The alley smells of gin, spaghetti sauce, and urine, the way it always did, and I long to see Ariyeh again, to laugh with her, run with her through drippy bayou heat, past vacant lots where the first freedmen here sharecropped and sang. I wonder if she’ll be at Etta’s tonight with Bitter and his pals? What will Etta’s look like? I’ve never been inside an ice house.

Someone in the church takes up a mouth harp, wheezes a plea to God. I remember my confusion, as a child, listening to the spirituals — Lawd, Lawd, oh yes my Lawd — then walking home from Sunday school with Ariyeh, past the railroad tracks, hearing the winos whistle and yell at us, “Oh Lawd! Oh yeah! Gonna be fine someday!” What was the difference between the sacred and the old men’s wolf calls? Is this what Bitter meant when he said, “The world sure does love a nigger joke. Always playing tricks on us.”

The church melody evokes for me lonely soldiers in a field, squatting around a campfire, stuffing their backpacks with gris-gris — frog legs, dried scorpion claws — to give them luck in battle. For a moment, as I stand dazed in a mosquito swarm in the alley, I can almost walk up to Cletus Hayes, in my mind. I can almost see his face. Then: the mad red welt around his neck.

The church thunders with voices, mouth harp, tambourine, sharp guitar. Laughing and clapping. I wipe the sweat from my face. My very pink palm. There’s a train acoming, Lord, and I’m gointer be on it! I know these people. Yet I don’t. I’m hoboing my way to Heb’n! They are making a joyful noise, and keeping Death at bay.

2

THE FAINT-HEARTED wont find Etta’s Place. No signs, no lights, no outside paint — just weathered wood and an illegible address on the door in orange Marks-A-Lot. I spun my tires for half an hour, up and down Scott Street, trying to ferret out the club. Now my car is the only one in the lot. The neighborhood, nearly treeless, exposed, looks as scoured and salty as a coastal town. Everything’s the dingy gray-white of seagulls.

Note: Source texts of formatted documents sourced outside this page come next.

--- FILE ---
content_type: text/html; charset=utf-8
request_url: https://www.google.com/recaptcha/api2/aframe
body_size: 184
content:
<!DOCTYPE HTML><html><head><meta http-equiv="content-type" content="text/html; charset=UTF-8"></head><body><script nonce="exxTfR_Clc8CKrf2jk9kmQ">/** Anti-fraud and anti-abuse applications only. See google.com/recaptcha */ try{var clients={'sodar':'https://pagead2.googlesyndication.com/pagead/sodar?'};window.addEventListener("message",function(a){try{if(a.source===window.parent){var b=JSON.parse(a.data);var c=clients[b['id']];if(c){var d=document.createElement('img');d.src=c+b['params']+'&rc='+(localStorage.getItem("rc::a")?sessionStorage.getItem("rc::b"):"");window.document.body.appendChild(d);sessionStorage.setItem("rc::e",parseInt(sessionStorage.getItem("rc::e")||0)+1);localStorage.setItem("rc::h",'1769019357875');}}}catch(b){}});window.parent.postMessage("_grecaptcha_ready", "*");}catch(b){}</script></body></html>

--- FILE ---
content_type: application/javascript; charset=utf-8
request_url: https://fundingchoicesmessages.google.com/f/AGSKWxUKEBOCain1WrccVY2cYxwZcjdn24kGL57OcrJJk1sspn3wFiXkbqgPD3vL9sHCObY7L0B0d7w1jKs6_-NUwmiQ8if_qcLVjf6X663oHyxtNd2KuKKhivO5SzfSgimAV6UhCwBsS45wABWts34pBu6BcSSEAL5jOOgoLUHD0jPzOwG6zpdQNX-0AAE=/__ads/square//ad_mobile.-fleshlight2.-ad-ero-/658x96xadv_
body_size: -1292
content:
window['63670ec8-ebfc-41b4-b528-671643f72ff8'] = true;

The Flower Man’s house sits on a corner down the street. I remember sneaking around it when Ariyeh and I were kids. We never knew what the Flower Man did, never even saw him. But he’d covered his house with giant plastic roses, TV trays, Barbie dolls, seashells, clay birds — all nailed or glued to the walls so you couldn’t see the wood anymore. A bottle tree hides his front porch: bare cedar limbs holding empty colored bottles, which, according to bayou lore, will trap evil haints. The bottles ting like out-of-tune piano keys. Aspirin containers, vitamin jars, sodas. Green, purple, blue. The house is like a gulf-side beach, a flotsam-catcher whenever the tide comes in. Like everything else I remember here, the place looks worn now but still glorious in its trashy get-up.

I lock the car. Opening Etta’s door, I get a splinter in my thumb. I’m the only one here. Ten-thirty. Coors crates block the back wall. Microphones huddle near a Pearl drum set in a dusty corner. Termites appear to have colonized the bottom third of the bar. A gray-haired woman stands there, thin as a diving board, quivering like someone’s just jumped off her. She croaks, “Take a load off, dear. Make yourself at home.”